** start Material provided **

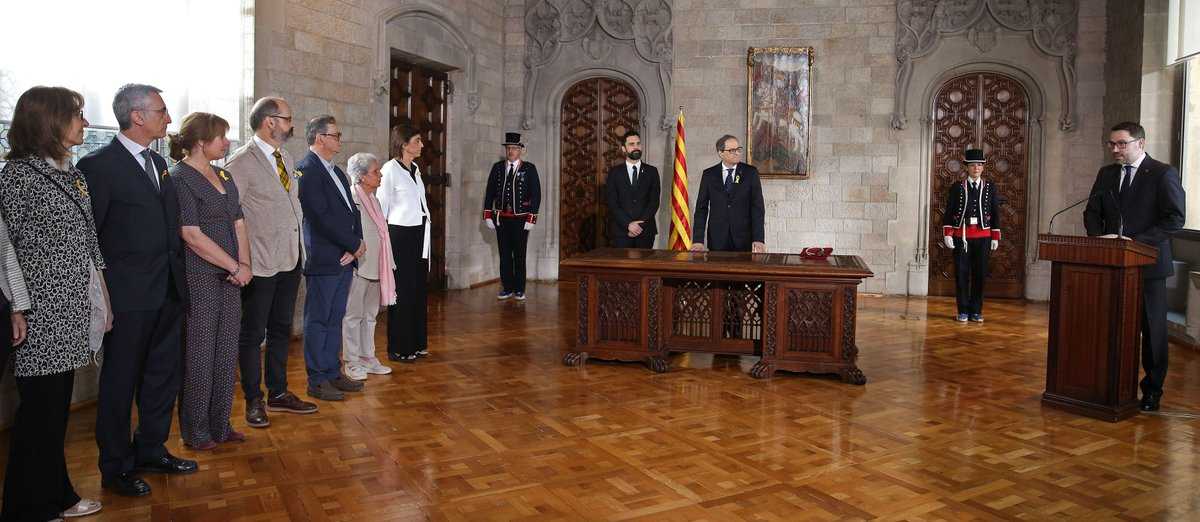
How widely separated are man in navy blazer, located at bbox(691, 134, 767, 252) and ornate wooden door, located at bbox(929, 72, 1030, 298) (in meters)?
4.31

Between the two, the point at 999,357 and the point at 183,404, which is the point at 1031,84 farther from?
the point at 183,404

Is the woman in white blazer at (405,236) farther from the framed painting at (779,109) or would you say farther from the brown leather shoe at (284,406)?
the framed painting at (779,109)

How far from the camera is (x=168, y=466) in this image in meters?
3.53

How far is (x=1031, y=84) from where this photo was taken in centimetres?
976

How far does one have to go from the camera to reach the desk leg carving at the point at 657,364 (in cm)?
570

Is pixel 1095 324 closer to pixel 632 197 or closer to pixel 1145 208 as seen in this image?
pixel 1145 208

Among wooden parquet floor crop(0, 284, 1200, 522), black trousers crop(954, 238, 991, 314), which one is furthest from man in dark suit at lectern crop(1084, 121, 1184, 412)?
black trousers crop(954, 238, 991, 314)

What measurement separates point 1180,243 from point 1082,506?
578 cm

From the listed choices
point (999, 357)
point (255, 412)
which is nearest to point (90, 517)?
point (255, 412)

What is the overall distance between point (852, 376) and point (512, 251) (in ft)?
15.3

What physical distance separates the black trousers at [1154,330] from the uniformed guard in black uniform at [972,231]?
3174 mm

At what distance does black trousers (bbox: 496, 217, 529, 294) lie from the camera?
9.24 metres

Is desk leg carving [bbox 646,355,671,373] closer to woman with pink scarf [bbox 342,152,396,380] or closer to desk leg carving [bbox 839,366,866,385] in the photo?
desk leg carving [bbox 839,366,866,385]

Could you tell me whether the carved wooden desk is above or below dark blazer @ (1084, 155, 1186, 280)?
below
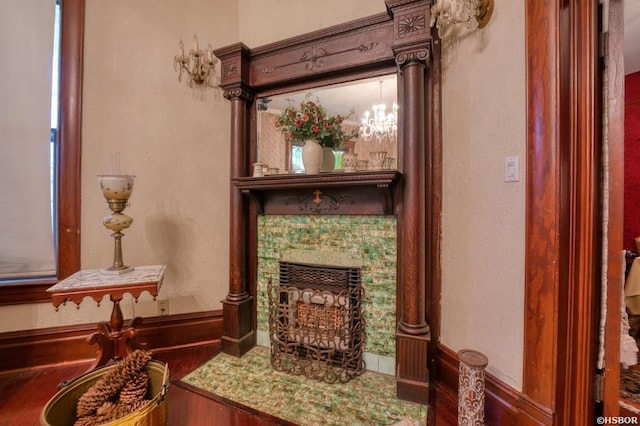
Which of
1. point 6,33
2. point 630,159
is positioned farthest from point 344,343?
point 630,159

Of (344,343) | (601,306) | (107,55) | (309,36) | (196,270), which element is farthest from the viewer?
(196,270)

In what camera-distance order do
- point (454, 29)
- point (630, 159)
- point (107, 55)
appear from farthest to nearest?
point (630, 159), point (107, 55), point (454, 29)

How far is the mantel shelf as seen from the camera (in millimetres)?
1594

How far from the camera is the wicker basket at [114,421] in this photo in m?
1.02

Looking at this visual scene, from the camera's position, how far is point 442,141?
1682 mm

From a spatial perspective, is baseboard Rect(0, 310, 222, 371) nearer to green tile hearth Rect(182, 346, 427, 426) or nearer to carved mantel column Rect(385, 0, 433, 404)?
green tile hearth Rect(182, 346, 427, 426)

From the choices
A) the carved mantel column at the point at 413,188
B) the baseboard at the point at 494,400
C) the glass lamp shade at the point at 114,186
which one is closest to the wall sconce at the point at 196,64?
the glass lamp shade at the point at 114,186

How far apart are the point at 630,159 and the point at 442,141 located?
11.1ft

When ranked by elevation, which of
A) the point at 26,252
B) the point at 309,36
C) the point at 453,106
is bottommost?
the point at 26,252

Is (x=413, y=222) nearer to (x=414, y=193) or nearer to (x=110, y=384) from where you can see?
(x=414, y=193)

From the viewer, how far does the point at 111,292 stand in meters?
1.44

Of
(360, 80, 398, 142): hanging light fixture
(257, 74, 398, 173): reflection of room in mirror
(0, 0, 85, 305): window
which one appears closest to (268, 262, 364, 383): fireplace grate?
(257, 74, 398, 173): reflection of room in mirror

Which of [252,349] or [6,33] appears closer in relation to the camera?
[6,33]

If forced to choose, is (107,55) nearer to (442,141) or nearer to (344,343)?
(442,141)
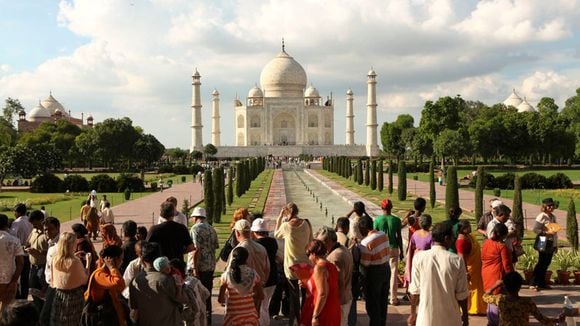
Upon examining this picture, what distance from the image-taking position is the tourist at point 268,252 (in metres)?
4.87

** end Material provided **
** start Material provided **

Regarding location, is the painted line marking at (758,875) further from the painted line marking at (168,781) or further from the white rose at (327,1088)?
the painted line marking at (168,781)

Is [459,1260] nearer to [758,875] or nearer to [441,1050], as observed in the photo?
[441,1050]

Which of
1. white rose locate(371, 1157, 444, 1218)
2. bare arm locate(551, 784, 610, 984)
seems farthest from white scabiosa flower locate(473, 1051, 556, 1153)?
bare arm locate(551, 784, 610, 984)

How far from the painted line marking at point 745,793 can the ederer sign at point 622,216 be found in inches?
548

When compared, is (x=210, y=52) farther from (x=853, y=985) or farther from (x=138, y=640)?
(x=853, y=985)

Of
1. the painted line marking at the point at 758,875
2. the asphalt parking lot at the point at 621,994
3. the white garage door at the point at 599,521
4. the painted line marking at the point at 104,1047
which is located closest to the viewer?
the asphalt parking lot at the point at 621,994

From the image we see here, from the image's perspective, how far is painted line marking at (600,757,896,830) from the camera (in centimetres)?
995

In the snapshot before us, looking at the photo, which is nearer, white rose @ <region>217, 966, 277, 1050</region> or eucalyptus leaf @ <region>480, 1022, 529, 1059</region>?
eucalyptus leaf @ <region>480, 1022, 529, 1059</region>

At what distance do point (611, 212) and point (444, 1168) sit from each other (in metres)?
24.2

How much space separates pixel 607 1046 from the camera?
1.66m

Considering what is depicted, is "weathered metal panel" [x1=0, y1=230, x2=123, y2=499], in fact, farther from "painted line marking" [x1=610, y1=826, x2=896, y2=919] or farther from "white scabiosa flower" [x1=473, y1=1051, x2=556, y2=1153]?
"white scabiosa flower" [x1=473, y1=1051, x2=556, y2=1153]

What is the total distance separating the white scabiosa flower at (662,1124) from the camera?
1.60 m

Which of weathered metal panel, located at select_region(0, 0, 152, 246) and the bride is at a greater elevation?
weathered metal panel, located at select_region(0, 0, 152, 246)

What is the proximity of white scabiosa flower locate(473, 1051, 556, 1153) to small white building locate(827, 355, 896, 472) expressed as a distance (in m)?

** end Material provided **

**Exercise requirements**
Edit the lines from the one containing "How widely separated" through the one containing "9.24 metres", inclusive, so that "desk leg carving" becomes "carved desk leg", and give only those lines with nothing else changed.

**Output of the exercise**
How widely separated are man in navy blazer, located at bbox(691, 134, 767, 252) and ornate wooden door, located at bbox(929, 72, 1030, 298) (in meters)?
4.31

Between the two, the point at 999,357 and the point at 183,404, which is the point at 1031,84 farther from?
the point at 183,404

Is the woman in white blazer at (405,236) farther from the framed painting at (779,109) or would you say farther from the brown leather shoe at (284,406)?
the framed painting at (779,109)

How far from the camera is (x=168, y=466) in this image in meters?
3.53

How far is (x=1031, y=84) from where this photo was taken in centimetres?
976

How far does one have to go from the camera to reach the carved desk leg at the point at 657,364 (in cm)?
570

Is pixel 1095 324 closer to pixel 632 197 or closer to pixel 1145 208 as seen in this image?
pixel 1145 208

Among wooden parquet floor crop(0, 284, 1200, 522), black trousers crop(954, 238, 991, 314), which one is furthest from man in dark suit at lectern crop(1084, 121, 1184, 412)?
black trousers crop(954, 238, 991, 314)

What measurement separates point 1180,243 from point 1082,506?
578 cm

From the listed choices
point (999, 357)
point (255, 412)
which is nearest to point (90, 517)?
point (255, 412)

What is the overall distance between point (852, 376) and point (512, 251) (in ft)?
15.3

What physical distance separates the black trousers at [1154,330] from the uniformed guard in black uniform at [972,231]?
3174 mm

At what distance does black trousers (bbox: 496, 217, 529, 294) lie from the camera?
9.24 metres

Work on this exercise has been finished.